SOURCE PASSAGE —
————————

Exhibit 10.19



                              PREPAYMENT
                    RELEASE AND DISCHARGE AGREEMENT


This Release and Discharge Agreement is made this 2nd day of January, 1997, 
among Seafield Capital Corporation, a Missouri corporation ("Seafield") and 
William D. Grant, an individual ("WDG") and Mary Grant, an individual and 
the wife of WDG ("MG").

WHEREAS, WDG and Business Men's Assurance Company of America ("BMA") were 
parties to a Supplemental Retirement Agreement for Senior Executive 
Officers and an Amendment thereto, copies of both of which are attached 
hereto as Exhibit A (collectively, the "Grant Supplemental Retirement 
Agreement"); and

WHEREAS, pursuant to an Agreement dated June 29, 1992, among WDG, Seafield, 
Generali-Assicurazioni Generali S.p.A. ("Generali") and affiliates of 
Generali (the "Assumption Agreement"), Seafield assumed all of BMA's 
obligations under the Grant Supplemental Retirement Agreement and WDG 
released and discharged BMA and Generali with respect to obligations under 
the Grant Supplemental Retirement Agreement; and

WHEREAS,  the Grant Supplemental Retirement Agreement provides for a 
monthly retirement benefit to WDG which amounts to $129,381.72 per year for 
the life of WDG, and, if MG survives WDG, a monthly benefit in a lesser 
amount to MG for her life; and

WHEREAS, neither WDG nor MG has any rights to receive any lump sum 
settlement amount under the Grant Supplemental Retirement Agreement; and

WHEREAS, Seafield desires to prepay and discharge by way of a lump sum 
payment all remaining obligations to WDG and MG under the Grant 
Supplemental Retirement Agreement;

NOW, THEREFORE, in consideration of the premises and the mutual promises 
herein set forth, the parties agree as follows:

1.  Lump Sum Payment.  As a prepayment of all future obligations under the 
Grant Supplemental Retirement Agreement, both to WDG and MG, Seafield shall 
pay to WDG and MG jointly the aggregate sum of $1,000,000, simultaneously 
with the execution of this Agreement by WDG and MG.

————————

SOURCE MATERIAL —
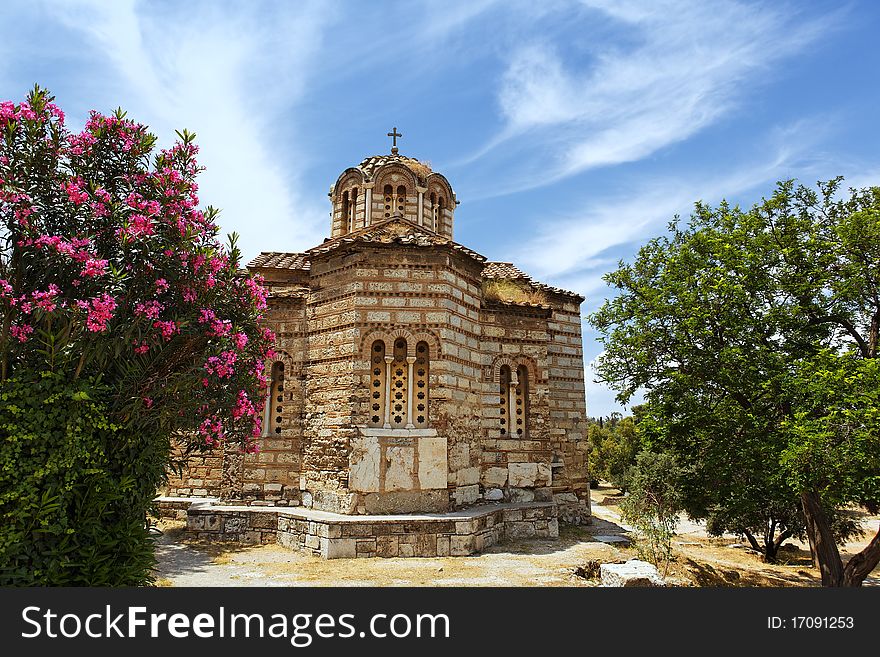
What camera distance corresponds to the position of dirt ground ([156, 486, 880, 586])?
8.48 meters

————————

TASK 1 — In the release agreement, what yearly amount does the Grant Supplemental Retirement Agreement provide to WDG?
TASK 2 — Reproduce word for word the part of the release agreement that opens with the words containing "NOW, THEREFORE, in" and closes with "WDG and MG.".
The material has no connection to the release agreement.

OUTPUT 1 — $129,381.72 per year for the life of WDG.

OUTPUT 2 —
NOW, THEREFORE, in consideration of the premises and the mutual promises 
herein set forth, the parties agree as follows:

1.  Lump Sum Payment.  As a prepayment of all future obligations under the 
Grant Supplemental Retirement Agreement, both to WDG and MG, Seafield shall 
pay to WDG and MG jointly the aggregate sum of $1,000,000, simultaneously 
with the execution of this Agreement by WDG and MG.